# WORK REQUEST
Starting at the line that contains "order: Cingulata" and ending at the line that contains "common name: snowshoe hare", the lines below are to be given again exactly, with nothing added.

[EXTRACTED DATA]

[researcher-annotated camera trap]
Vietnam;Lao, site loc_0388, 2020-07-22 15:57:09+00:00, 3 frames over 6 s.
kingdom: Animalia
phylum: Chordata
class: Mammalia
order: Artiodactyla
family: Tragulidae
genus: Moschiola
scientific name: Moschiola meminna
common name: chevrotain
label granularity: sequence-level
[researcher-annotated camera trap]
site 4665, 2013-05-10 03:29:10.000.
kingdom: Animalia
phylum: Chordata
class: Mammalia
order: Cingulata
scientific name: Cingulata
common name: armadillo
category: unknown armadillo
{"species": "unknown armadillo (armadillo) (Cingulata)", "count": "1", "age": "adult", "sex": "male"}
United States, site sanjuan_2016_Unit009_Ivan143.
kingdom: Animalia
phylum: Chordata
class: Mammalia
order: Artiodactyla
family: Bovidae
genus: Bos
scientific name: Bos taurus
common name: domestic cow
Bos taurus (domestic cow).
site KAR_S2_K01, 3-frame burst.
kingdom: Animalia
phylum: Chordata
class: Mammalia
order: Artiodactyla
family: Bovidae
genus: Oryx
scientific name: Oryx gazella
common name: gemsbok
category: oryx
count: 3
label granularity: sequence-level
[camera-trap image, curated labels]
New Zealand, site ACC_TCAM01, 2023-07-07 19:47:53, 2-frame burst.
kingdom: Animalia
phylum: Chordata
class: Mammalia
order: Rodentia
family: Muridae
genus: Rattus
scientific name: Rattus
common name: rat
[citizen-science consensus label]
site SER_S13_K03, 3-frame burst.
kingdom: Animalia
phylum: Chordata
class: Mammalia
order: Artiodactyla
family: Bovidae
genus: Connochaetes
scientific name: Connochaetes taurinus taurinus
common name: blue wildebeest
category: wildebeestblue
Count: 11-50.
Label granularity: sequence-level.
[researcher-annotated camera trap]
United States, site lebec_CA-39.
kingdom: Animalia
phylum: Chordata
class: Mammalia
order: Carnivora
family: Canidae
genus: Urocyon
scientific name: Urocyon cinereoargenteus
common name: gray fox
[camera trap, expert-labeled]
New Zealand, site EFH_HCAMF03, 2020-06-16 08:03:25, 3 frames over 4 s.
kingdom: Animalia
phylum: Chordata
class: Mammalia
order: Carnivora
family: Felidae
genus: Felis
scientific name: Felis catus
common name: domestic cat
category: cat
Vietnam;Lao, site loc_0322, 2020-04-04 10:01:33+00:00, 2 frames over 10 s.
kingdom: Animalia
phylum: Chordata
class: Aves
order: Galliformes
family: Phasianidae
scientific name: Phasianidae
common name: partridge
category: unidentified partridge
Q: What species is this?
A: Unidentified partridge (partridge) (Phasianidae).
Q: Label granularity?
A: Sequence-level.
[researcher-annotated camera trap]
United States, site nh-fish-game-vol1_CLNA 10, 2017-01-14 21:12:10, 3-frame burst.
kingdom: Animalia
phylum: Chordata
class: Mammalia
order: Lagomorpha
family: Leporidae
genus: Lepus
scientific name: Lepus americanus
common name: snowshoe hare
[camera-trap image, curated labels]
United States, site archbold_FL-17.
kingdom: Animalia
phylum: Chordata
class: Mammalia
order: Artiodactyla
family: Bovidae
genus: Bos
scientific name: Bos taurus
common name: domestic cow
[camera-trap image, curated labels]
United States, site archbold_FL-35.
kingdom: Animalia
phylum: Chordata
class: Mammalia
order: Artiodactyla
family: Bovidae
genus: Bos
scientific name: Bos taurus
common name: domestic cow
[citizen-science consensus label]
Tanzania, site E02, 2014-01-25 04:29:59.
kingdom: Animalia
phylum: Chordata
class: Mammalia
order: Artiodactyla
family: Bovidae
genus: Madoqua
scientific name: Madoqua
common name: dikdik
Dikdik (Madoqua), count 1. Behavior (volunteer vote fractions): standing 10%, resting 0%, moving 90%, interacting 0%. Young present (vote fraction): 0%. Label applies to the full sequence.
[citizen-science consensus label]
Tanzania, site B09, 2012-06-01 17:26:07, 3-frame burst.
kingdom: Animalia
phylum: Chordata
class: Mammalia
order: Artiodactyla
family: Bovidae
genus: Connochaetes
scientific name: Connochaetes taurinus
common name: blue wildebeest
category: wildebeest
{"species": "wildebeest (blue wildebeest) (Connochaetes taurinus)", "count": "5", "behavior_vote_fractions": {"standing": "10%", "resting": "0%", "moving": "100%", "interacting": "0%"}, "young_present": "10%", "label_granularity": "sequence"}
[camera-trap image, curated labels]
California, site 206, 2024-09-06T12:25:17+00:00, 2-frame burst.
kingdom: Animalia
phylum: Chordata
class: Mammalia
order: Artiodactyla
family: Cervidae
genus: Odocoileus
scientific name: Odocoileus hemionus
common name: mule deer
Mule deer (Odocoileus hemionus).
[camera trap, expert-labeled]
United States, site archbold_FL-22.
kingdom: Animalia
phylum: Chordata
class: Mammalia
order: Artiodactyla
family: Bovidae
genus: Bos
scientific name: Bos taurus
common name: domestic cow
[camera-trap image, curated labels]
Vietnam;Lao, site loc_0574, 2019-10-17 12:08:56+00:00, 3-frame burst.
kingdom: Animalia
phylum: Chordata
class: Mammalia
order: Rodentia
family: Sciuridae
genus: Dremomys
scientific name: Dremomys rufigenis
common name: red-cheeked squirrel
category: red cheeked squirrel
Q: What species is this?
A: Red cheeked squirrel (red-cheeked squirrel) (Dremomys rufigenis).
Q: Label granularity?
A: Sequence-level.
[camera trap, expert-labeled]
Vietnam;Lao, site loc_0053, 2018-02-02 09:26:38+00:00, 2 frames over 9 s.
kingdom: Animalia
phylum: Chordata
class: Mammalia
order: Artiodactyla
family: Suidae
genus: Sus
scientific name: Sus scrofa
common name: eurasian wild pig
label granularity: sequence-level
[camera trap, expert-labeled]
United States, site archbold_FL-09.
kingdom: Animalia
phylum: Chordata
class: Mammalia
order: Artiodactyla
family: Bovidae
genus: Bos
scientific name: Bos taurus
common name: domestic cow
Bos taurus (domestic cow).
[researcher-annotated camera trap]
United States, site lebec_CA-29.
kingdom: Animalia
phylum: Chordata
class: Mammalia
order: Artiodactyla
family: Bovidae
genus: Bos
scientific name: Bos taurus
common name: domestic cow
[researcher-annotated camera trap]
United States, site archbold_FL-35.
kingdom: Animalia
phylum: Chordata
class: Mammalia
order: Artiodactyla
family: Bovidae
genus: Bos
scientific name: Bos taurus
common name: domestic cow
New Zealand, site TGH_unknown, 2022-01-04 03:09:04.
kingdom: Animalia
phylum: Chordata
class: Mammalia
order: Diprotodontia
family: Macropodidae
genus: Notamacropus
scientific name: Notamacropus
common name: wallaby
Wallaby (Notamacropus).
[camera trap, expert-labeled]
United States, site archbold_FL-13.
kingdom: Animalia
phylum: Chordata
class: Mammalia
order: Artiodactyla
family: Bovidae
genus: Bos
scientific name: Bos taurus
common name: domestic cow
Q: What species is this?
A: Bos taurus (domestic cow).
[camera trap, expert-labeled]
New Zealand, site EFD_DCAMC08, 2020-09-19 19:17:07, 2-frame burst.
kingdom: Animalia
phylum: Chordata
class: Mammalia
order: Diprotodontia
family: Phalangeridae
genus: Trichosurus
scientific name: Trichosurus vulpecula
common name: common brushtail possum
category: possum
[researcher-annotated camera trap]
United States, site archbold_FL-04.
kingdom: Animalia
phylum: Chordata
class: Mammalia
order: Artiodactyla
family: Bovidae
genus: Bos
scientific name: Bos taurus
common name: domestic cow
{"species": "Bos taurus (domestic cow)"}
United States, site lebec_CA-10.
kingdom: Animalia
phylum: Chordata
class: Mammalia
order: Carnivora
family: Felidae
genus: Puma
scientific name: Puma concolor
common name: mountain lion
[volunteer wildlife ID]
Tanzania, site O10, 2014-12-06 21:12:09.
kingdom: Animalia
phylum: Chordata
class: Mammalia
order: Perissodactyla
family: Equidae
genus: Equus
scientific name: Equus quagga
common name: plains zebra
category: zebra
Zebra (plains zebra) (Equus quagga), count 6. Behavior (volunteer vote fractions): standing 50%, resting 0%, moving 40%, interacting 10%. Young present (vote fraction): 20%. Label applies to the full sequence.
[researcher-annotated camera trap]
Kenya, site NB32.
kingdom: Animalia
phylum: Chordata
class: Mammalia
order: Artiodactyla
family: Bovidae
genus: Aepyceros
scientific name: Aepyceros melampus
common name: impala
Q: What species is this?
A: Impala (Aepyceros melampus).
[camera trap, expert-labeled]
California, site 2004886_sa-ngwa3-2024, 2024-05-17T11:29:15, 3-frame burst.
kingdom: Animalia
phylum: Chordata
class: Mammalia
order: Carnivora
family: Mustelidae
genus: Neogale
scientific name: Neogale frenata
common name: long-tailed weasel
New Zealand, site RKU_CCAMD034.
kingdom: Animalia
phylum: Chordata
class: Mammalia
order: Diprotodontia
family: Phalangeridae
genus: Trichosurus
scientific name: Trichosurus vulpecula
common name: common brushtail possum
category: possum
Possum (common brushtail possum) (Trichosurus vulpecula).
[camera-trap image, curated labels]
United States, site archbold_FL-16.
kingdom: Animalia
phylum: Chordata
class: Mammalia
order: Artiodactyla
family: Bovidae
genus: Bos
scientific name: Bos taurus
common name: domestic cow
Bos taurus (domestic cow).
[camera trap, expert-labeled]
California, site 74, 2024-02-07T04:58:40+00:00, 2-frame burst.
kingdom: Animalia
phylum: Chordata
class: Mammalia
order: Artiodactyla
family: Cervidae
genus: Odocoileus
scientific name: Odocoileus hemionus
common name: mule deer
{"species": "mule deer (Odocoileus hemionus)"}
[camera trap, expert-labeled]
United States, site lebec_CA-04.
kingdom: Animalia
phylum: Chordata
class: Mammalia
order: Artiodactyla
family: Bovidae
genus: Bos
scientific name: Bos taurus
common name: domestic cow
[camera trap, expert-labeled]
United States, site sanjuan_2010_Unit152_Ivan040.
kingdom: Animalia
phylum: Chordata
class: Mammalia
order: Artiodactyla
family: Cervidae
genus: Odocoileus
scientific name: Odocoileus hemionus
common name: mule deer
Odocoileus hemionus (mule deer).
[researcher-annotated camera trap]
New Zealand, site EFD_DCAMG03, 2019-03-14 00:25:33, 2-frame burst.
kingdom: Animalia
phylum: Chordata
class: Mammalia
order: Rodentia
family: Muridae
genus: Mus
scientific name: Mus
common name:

[/EXTRACTED DATA]

# EXERCISE OUTPUT
order: Cingulata
scientific name: Cingulata
common name: armadillo
category: unknown armadillo
{"species": "unknown armadillo (armadillo) (Cingulata)", "count": "1", "age": "adult", "sex": "male"}
United States, site sanjuan_2016_Unit009_Ivan143.
kingdom: Animalia
phylum: Chordata
class: Mammalia
order: Artiodactyla
family: Bovidae
genus: Bos
scientific name: Bos taurus
common name: domestic cow
Bos taurus (domestic cow).
site KAR_S2_K01, 3-frame burst.
kingdom: Animalia
phylum: Chordata
class: Mammalia
order: Artiodactyla
family: Bovidae
genus: Oryx
scientific name: Oryx gazella
common name: gemsbok
category: oryx
count: 3
label granularity: sequence-level
[camera-trap image, curated labels]
New Zealand, site ACC_TCAM01, 2023-07-07 19:47:53, 2-frame burst.
kingdom: Animalia
phylum: Chordata
class: Mammalia
order: Rodentia
family: Muridae
genus: Rattus
scientific name: Rattus
common name: rat
[citizen-science consensus label]
site SER_S13_K03, 3-frame burst.
kingdom: Animalia
phylum: Chordata
class: Mammalia
order: Artiodactyla
family: Bovidae
genus: Connochaetes
scientific name: Connochaetes taurinus taurinus
common name: blue wildebeest
category: wildebeestblue
Count: 11-50.
Label granularity: sequence-level.
[researcher-annotated camera trap]
United States, site lebec_CA-39.
kingdom: Animalia
phylum: Chordata
class: Mammalia
order: Carnivora
family: Canidae
genus: Urocyon
scientific name: Urocyon cinereoargenteus
common name: gray fox
[camera trap, expert-labeled]
New Zealand, site EFH_HCAMF03, 2020-06-16 08:03:25, 3 frames over 4 s.
kingdom: Animalia
phylum: Chordata
class: Mammalia
order: Carnivora
family: Felidae
genus: Felis
scientific name: Felis catus
common name: domestic cat
category: cat
Vietnam;Lao, site loc_0322, 2020-04-04 10:01:33+00:00, 2 frames over 10 s.
kingdom: Animalia
phylum: Chordata
class: Aves
order: Galliformes
family: Phasianidae
scientific name: Phasianidae
common name: partridge
category: unidentified partridge
Q: What species is this?
A: Unidentified partridge (partridge) (Phasianidae).
Q: Label granularity?
A: Sequence-level.
[researcher-annotated camera trap]
United States, site nh-fish-game-vol1_CLNA 10, 2017-01-14 21:12:10, 3-frame burst.
kingdom: Animalia
phylum: Chordata
class: Mammalia
order: Lagomorpha
family: Leporidae
genus: Lepus
scientific name: Lepus americanus
common name: snowshoe hare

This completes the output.